Functional Roadway Classification


Functional roadways classifications identify what function roadways should perform before determining street widths, speed limits, intersection control or other design features. Functional classification ensures that non-transportation factors, such as land use and development, are considered in planning and design of streets and highways.

The classifications also determine which routes should be part of the metropolitan highway system and which should receive regionally-allocated federal funds.

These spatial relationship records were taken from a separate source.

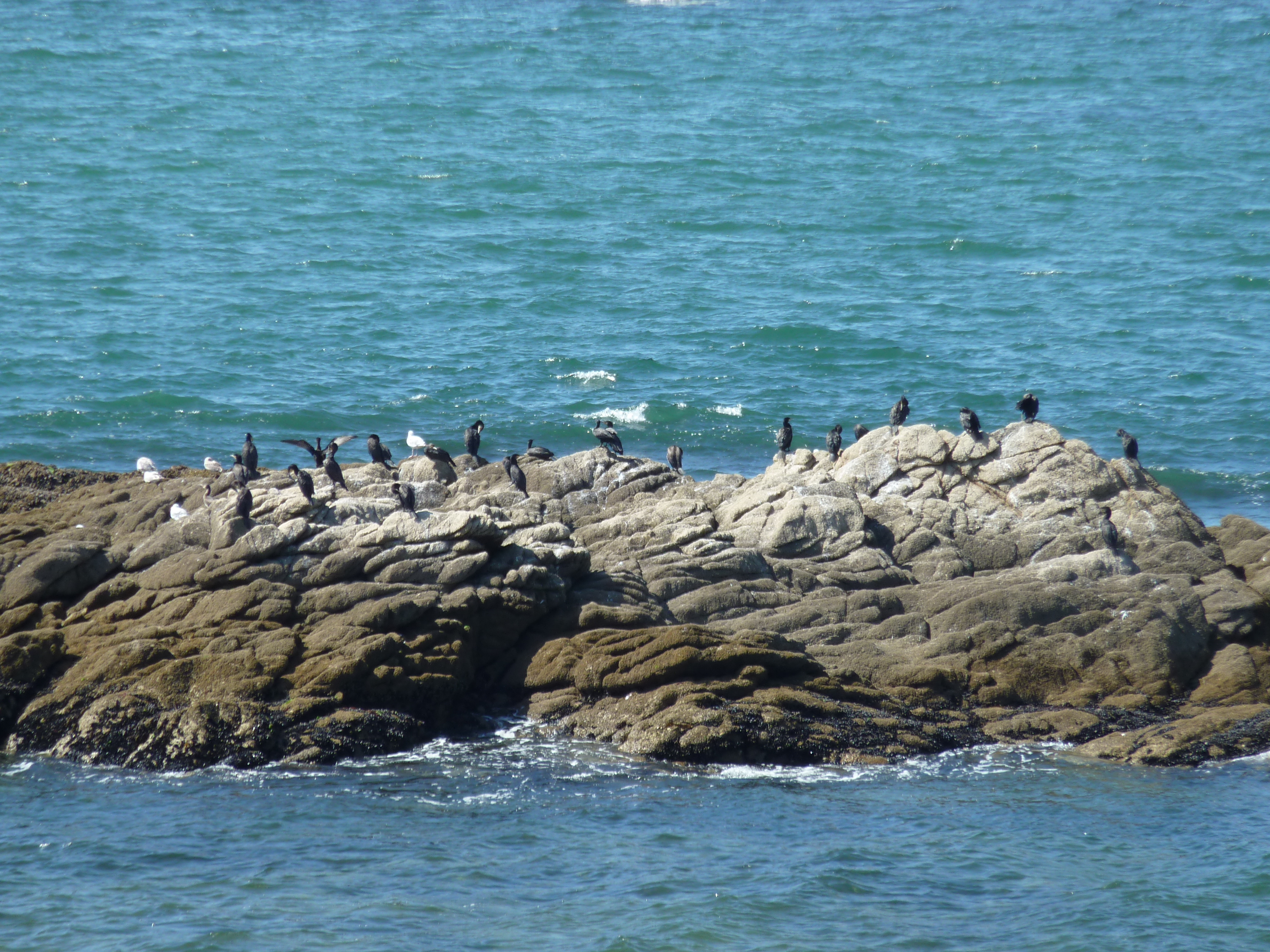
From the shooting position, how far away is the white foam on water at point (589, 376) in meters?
42.2

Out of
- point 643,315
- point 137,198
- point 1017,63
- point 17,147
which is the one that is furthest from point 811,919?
point 1017,63

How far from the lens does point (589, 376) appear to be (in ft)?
140

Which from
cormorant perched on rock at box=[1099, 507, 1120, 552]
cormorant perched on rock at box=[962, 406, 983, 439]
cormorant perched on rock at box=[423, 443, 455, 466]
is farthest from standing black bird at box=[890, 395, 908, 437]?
cormorant perched on rock at box=[423, 443, 455, 466]

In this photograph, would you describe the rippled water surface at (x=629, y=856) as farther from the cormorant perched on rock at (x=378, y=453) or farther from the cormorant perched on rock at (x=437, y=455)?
the cormorant perched on rock at (x=437, y=455)

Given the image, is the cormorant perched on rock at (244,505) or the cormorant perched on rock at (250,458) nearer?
the cormorant perched on rock at (244,505)

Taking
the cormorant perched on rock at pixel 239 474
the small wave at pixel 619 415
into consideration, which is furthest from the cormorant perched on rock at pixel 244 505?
the small wave at pixel 619 415

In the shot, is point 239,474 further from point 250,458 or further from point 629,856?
point 629,856

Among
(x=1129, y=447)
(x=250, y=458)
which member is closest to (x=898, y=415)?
(x=1129, y=447)

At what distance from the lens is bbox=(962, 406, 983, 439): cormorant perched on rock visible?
82.6 ft

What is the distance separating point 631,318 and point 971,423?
81.6 ft

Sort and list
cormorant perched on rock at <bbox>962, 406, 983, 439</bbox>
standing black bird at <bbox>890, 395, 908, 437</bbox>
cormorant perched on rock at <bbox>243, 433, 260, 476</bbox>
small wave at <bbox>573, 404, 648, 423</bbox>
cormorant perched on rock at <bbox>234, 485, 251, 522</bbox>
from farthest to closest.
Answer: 1. small wave at <bbox>573, 404, 648, 423</bbox>
2. standing black bird at <bbox>890, 395, 908, 437</bbox>
3. cormorant perched on rock at <bbox>962, 406, 983, 439</bbox>
4. cormorant perched on rock at <bbox>243, 433, 260, 476</bbox>
5. cormorant perched on rock at <bbox>234, 485, 251, 522</bbox>

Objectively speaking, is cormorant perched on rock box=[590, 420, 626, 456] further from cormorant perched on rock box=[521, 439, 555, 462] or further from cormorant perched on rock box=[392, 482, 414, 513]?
cormorant perched on rock box=[392, 482, 414, 513]

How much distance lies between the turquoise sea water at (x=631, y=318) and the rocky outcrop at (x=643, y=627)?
0.72 metres

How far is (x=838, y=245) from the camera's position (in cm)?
5712
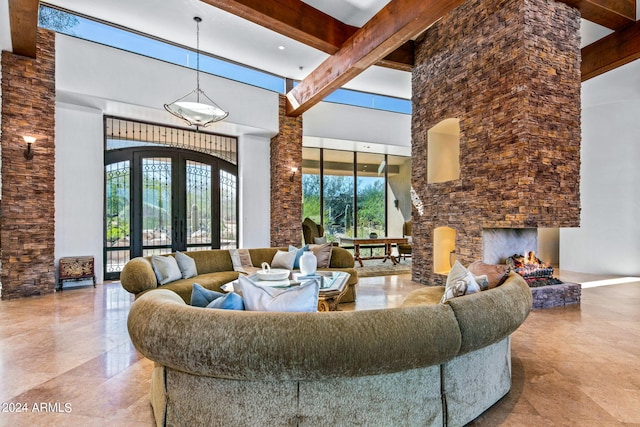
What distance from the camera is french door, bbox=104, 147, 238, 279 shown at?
632cm

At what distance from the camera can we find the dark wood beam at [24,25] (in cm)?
377

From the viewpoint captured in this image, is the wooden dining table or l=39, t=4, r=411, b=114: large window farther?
the wooden dining table

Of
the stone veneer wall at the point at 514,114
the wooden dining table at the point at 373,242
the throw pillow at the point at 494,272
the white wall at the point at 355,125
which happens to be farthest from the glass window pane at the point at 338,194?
the throw pillow at the point at 494,272

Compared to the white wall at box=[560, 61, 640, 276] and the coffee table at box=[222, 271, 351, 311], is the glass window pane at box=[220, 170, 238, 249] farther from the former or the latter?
the white wall at box=[560, 61, 640, 276]

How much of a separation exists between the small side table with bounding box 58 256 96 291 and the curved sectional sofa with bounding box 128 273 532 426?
4.75m

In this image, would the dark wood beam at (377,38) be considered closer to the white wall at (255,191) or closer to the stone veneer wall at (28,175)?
the white wall at (255,191)

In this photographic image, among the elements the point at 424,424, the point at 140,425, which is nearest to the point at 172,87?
the point at 140,425

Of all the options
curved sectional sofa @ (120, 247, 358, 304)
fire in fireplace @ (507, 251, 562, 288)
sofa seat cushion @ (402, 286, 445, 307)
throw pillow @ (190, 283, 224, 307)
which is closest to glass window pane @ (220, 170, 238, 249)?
curved sectional sofa @ (120, 247, 358, 304)

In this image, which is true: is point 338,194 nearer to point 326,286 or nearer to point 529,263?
point 529,263

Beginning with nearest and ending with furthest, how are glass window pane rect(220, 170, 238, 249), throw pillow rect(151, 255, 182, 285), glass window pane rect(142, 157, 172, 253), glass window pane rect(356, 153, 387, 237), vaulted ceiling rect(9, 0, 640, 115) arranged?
throw pillow rect(151, 255, 182, 285), vaulted ceiling rect(9, 0, 640, 115), glass window pane rect(142, 157, 172, 253), glass window pane rect(220, 170, 238, 249), glass window pane rect(356, 153, 387, 237)

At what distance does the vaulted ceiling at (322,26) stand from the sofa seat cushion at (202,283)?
3.34 meters

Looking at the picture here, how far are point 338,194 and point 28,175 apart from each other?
6.88 metres

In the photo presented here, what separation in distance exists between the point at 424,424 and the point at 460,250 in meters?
4.10

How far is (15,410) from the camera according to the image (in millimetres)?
2072
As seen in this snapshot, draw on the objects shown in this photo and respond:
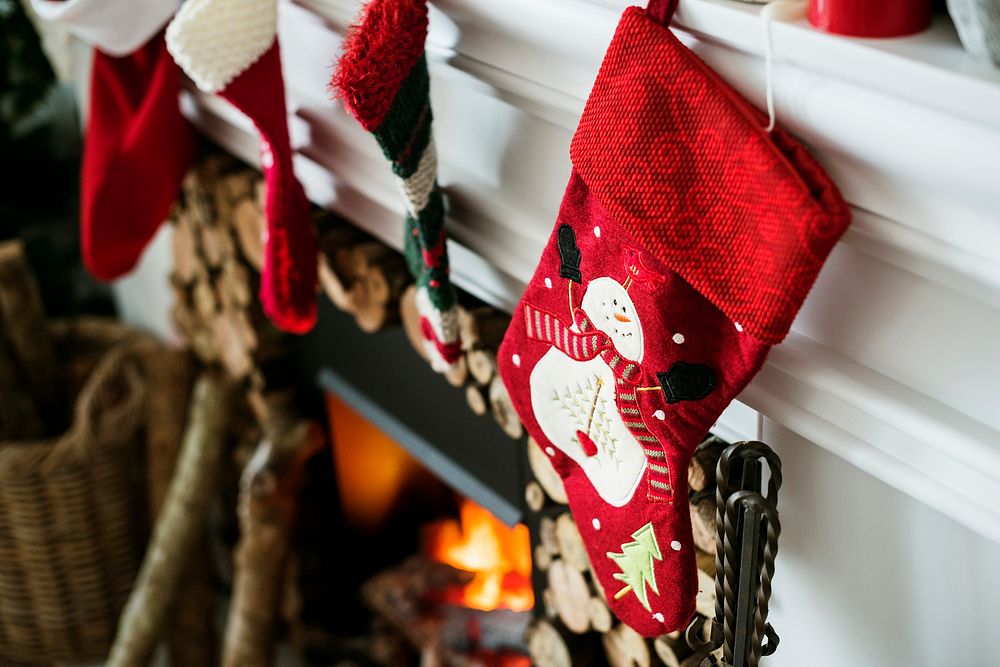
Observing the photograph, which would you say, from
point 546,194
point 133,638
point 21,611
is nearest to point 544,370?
point 546,194

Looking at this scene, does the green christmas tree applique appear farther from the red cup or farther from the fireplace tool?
the red cup

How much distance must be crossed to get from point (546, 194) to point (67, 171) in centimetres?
138

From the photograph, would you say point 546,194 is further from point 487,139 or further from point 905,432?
point 905,432

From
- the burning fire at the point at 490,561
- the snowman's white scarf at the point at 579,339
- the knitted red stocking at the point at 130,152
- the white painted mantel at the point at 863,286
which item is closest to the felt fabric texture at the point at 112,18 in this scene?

The Federal Highway Administration (FHWA) requires the region to track designations and mileage of the existing highway system for various reasons. Cities, counties and MnDOT may also designate the functional classification of planned highways under their jurisdiction.

4 classes of roadways

The functional roadway classification system within the Twin Cities metro area consists of four classes of roadways:

  • principal arterials (which include interstate freeways)
  • minor arterials
  • collector streets
  • local streets

Principal arterials - 5.3%

The Metropolitan Highway System consists of 915 miles of principal arterials which represents 5.3% of road miles in the region. The principal arterials are the most heavily used roads in the area, carrying about 48% of the total vehicle miles traveled in the region. These roads are usually Interstate highways and other freeways or expressways. They are designed to carry longer trips at higher speeds with minimal land access. These roads are primarily owned and operated by MnDOT, although four are under the jurisdiction of counties. Changes to the Principal Arterial network are rigorously reviewed and must be approved by the MPO.

Minor arterials - 14.1%

There are 2,444 miles of minor arterials roads in the seven county metropolitan area, making up 14.1% of system miles. The region has subdivided the minor arterials into A-minors and Other Arterials (formerly called B-minor arterials). The A-minors are intended to supplement the capacity of the Principal Arterials and can compete for regionally allocated federal funds. There are 1942 centerline miles of these roads which are owned by MnDOT, counties, and cities. The A-minor system carries about 26% of the total vehicles miles traveled in the region.

Collectors and local roads - 80%

There are approximately 14,000 miles of collectors and local streets in the region; their primary function is land access. Local units of governments are responsible for planning for collectors and local roads.